This article is over 5 years old


Zika Study Finds High Miscarriage Rate In Infected Primates

There is currently no vaccine against Zika, but scientists are working on it.


Marmosets are especially sensitive to the Zika virus during pregnancy.

A new study has published alarming findings about the effect of the Zika virus on a pregnancy. More than a quarter of the pregnancies in primates infected with Zika in the first trimester resulted in miscarriages or stillbirths.

Six national primate research centers collaborated on this study, published in the journal Nature Medicine. The Southwest National Primate Research Center in San Antonio was one of them. It is home to marmosets, a small monkey native to South America. Researchers at Texas Biomedical Research Institute have found that all marmosets infected with Zika early in their pregnancies lose those pregnancies.

Those findings were added to pregnant primate research from other primate research centers, leading to the conclusion that 26-percent of primates infected with the Zika virus early in their pregnancies had miscarriages or stillbirths.

Jean Patterson, Ph.D., is a scientist at Texas Biomed, and she says all of the research done to date is clear: Zika is bad for pregnancies.
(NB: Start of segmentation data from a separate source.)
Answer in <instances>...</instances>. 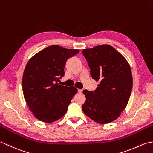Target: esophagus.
Returning a JSON list of instances; mask_svg holds the SVG:
<instances>
[{
	"label": "esophagus",
	"mask_w": 153,
	"mask_h": 153,
	"mask_svg": "<svg viewBox=\"0 0 153 153\" xmlns=\"http://www.w3.org/2000/svg\"><path fill=\"white\" fill-rule=\"evenodd\" d=\"M78 92L80 93V94H81V93L82 92V90H81V89H78Z\"/></svg>",
	"instance_id": "obj_1"
}]
</instances>
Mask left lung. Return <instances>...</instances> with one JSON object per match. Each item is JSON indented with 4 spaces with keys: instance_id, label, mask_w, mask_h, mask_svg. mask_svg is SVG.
<instances>
[{
    "instance_id": "left-lung-1",
    "label": "left lung",
    "mask_w": 153,
    "mask_h": 153,
    "mask_svg": "<svg viewBox=\"0 0 153 153\" xmlns=\"http://www.w3.org/2000/svg\"><path fill=\"white\" fill-rule=\"evenodd\" d=\"M82 54L90 68V74L97 82L96 90H83L86 101L82 111L91 120L107 124L116 120L126 107L133 80L127 60L108 45L84 49Z\"/></svg>"
}]
</instances>
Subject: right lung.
Returning <instances> with one entry per match:
<instances>
[{"mask_svg": "<svg viewBox=\"0 0 153 153\" xmlns=\"http://www.w3.org/2000/svg\"><path fill=\"white\" fill-rule=\"evenodd\" d=\"M79 52V50L52 45L36 53L27 63L22 79L23 96L37 119L50 123L67 113L78 90L58 82L65 74L67 59Z\"/></svg>", "mask_w": 153, "mask_h": 153, "instance_id": "add662e5", "label": "right lung"}]
</instances>
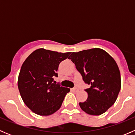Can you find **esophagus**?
Segmentation results:
<instances>
[{"label":"esophagus","mask_w":135,"mask_h":135,"mask_svg":"<svg viewBox=\"0 0 135 135\" xmlns=\"http://www.w3.org/2000/svg\"><path fill=\"white\" fill-rule=\"evenodd\" d=\"M72 91L74 92V93H76V92H78L79 91V89H78V88H73V89H71Z\"/></svg>","instance_id":"34e87169"}]
</instances>
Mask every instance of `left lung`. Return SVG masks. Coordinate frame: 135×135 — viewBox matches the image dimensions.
I'll use <instances>...</instances> for the list:
<instances>
[{
  "label": "left lung",
  "instance_id": "8db88e82",
  "mask_svg": "<svg viewBox=\"0 0 135 135\" xmlns=\"http://www.w3.org/2000/svg\"><path fill=\"white\" fill-rule=\"evenodd\" d=\"M69 59L75 64L83 80L90 85L85 89L87 100L79 103L80 108L89 115H101L114 104L121 89L120 72L116 62L100 48L73 52Z\"/></svg>",
  "mask_w": 135,
  "mask_h": 135
}]
</instances>
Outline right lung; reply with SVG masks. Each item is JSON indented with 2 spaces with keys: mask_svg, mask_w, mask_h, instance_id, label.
<instances>
[{
  "mask_svg": "<svg viewBox=\"0 0 135 135\" xmlns=\"http://www.w3.org/2000/svg\"><path fill=\"white\" fill-rule=\"evenodd\" d=\"M71 52L59 53L44 48L34 51L21 66L17 86L27 107L40 115H50L61 108L70 89L55 84L60 62Z\"/></svg>",
  "mask_w": 135,
  "mask_h": 135,
  "instance_id": "right-lung-1",
  "label": "right lung"
}]
</instances>
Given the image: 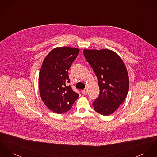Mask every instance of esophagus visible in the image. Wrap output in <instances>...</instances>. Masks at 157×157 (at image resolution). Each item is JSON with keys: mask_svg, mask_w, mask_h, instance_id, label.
Here are the masks:
<instances>
[{"mask_svg": "<svg viewBox=\"0 0 157 157\" xmlns=\"http://www.w3.org/2000/svg\"><path fill=\"white\" fill-rule=\"evenodd\" d=\"M82 93L83 94L86 95V94H87V90H86V89H85L84 90H82Z\"/></svg>", "mask_w": 157, "mask_h": 157, "instance_id": "34e87169", "label": "esophagus"}]
</instances>
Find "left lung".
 Here are the masks:
<instances>
[{
    "instance_id": "obj_1",
    "label": "left lung",
    "mask_w": 157,
    "mask_h": 157,
    "mask_svg": "<svg viewBox=\"0 0 157 157\" xmlns=\"http://www.w3.org/2000/svg\"><path fill=\"white\" fill-rule=\"evenodd\" d=\"M85 59L96 75L99 96L93 103L97 113L109 115L122 104L129 90L127 68L121 57L108 49H84Z\"/></svg>"
}]
</instances>
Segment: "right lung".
<instances>
[{"instance_id":"right-lung-1","label":"right lung","mask_w":157,"mask_h":157,"mask_svg":"<svg viewBox=\"0 0 157 157\" xmlns=\"http://www.w3.org/2000/svg\"><path fill=\"white\" fill-rule=\"evenodd\" d=\"M79 49L64 47L53 49L45 58L39 75L40 97L48 108L62 113L72 108L79 97L71 85L68 70L79 54Z\"/></svg>"}]
</instances>
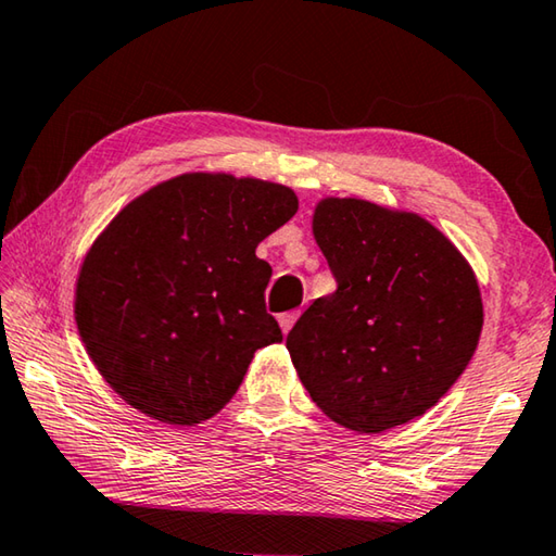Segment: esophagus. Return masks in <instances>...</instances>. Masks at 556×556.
<instances>
[{
    "mask_svg": "<svg viewBox=\"0 0 556 556\" xmlns=\"http://www.w3.org/2000/svg\"><path fill=\"white\" fill-rule=\"evenodd\" d=\"M296 318H299V312H287V314H281V316H279V326H281V331L289 333V331H291V326L296 324Z\"/></svg>",
    "mask_w": 556,
    "mask_h": 556,
    "instance_id": "obj_1",
    "label": "esophagus"
}]
</instances>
She says Zika is particularly devastating because it's a relatively new virus.

“When you have an emerging disease like Zika, you suddenly have a whole population exposed to it at once, instead of a population where you’re born. You’re exposed to the disease…you’re running around, you’re a toddler you don’t know you’re sick. Things are fine. It’s when an emerging disease hits a whole population — including pregnant women and seniors and young kids and the whole spectrum — that you suddenly discover there is one part of the population that’s more susceptible. And that’s exactly what happened with the Zika infections.”
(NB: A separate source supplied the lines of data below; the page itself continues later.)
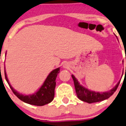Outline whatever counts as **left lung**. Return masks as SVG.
Instances as JSON below:
<instances>
[{
  "label": "left lung",
  "mask_w": 126,
  "mask_h": 126,
  "mask_svg": "<svg viewBox=\"0 0 126 126\" xmlns=\"http://www.w3.org/2000/svg\"><path fill=\"white\" fill-rule=\"evenodd\" d=\"M72 77L74 80V86H75V91H76L77 97L82 101L87 102L88 103L99 102V101H103L105 99L110 98L117 90L119 83L121 82L119 81L113 89H111L109 91L99 93V92H94L86 89L79 84L77 79L75 78L74 75H72Z\"/></svg>",
  "instance_id": "left-lung-1"
}]
</instances>
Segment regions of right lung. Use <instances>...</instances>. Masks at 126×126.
Listing matches in <instances>:
<instances>
[{
	"mask_svg": "<svg viewBox=\"0 0 126 126\" xmlns=\"http://www.w3.org/2000/svg\"><path fill=\"white\" fill-rule=\"evenodd\" d=\"M60 71V68H58L56 69L52 70L47 77L46 79L45 80L44 82L42 84V86L40 87V89L34 94L29 95L19 94L15 89H13L9 82L5 70H4V72H5V79L7 80L9 86L11 89L12 91L13 92V93L19 99L30 105L43 106L51 103L54 99V89L56 87V79Z\"/></svg>",
	"mask_w": 126,
	"mask_h": 126,
	"instance_id": "add662e5",
	"label": "right lung"
}]
</instances>
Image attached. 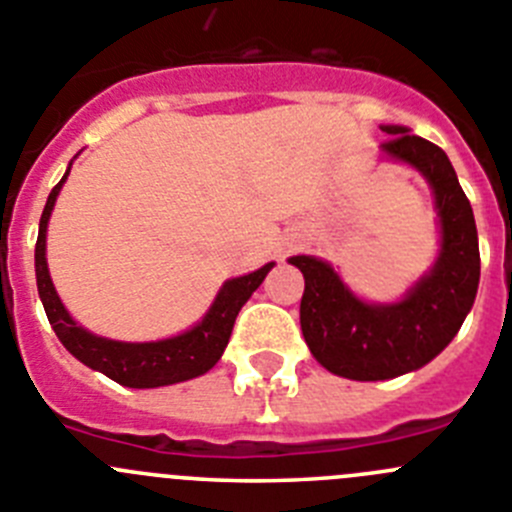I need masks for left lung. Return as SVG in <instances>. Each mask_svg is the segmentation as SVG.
Segmentation results:
<instances>
[{
    "label": "left lung",
    "mask_w": 512,
    "mask_h": 512,
    "mask_svg": "<svg viewBox=\"0 0 512 512\" xmlns=\"http://www.w3.org/2000/svg\"><path fill=\"white\" fill-rule=\"evenodd\" d=\"M389 159L414 166L429 181L442 227L432 270L399 303H364L328 262L290 257L305 278L300 328L310 353L331 374L384 381L422 369L450 346L470 313L480 283V247L470 199L442 148L404 126H384Z\"/></svg>",
    "instance_id": "obj_1"
}]
</instances>
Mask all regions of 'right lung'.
Wrapping results in <instances>:
<instances>
[{"mask_svg": "<svg viewBox=\"0 0 512 512\" xmlns=\"http://www.w3.org/2000/svg\"><path fill=\"white\" fill-rule=\"evenodd\" d=\"M68 174L70 169L65 171V176L57 181V186L47 197L35 245L37 290H40V300L45 305L47 321H50L52 331L57 333L62 346L68 348L80 364L100 371V374L118 381L121 386H131V389H156V386L179 384V381L197 379V376L207 374L222 358L224 348H227L237 313L250 300V295L260 288L275 262H267L265 267L250 272V275L227 280L217 293V298H214L212 308L207 310V315L181 336L151 343H123L95 336V333L85 331L83 326H78L70 318L65 305L57 298L55 285L50 280V270H47V222H50L52 207H55V199Z\"/></svg>", "mask_w": 512, "mask_h": 512, "instance_id": "right-lung-1", "label": "right lung"}]
</instances>
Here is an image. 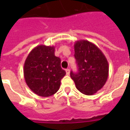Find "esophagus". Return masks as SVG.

Patterson says the research discovered the pregnant primates — like humans — show few symptoms of infection and quickly recover. But the fetuses remained infected, leading to the miscarriages and stillbirths, or to a birth defect called microcephaly, a brain abnormality.

Patterson says these findings will help scientists focus research on areas that could improve outcomes.

There is currently no vaccine against Zika, but scientists are working on it. Patterson says they will explore whether it's safe to give an eventual vaccine during pregnancy. They are also want to know if it would be safe to give pregnant women antiviral medication to treat their Zika infected fetuses.

In the United States, Zika infections have been detected in Florida and Texas.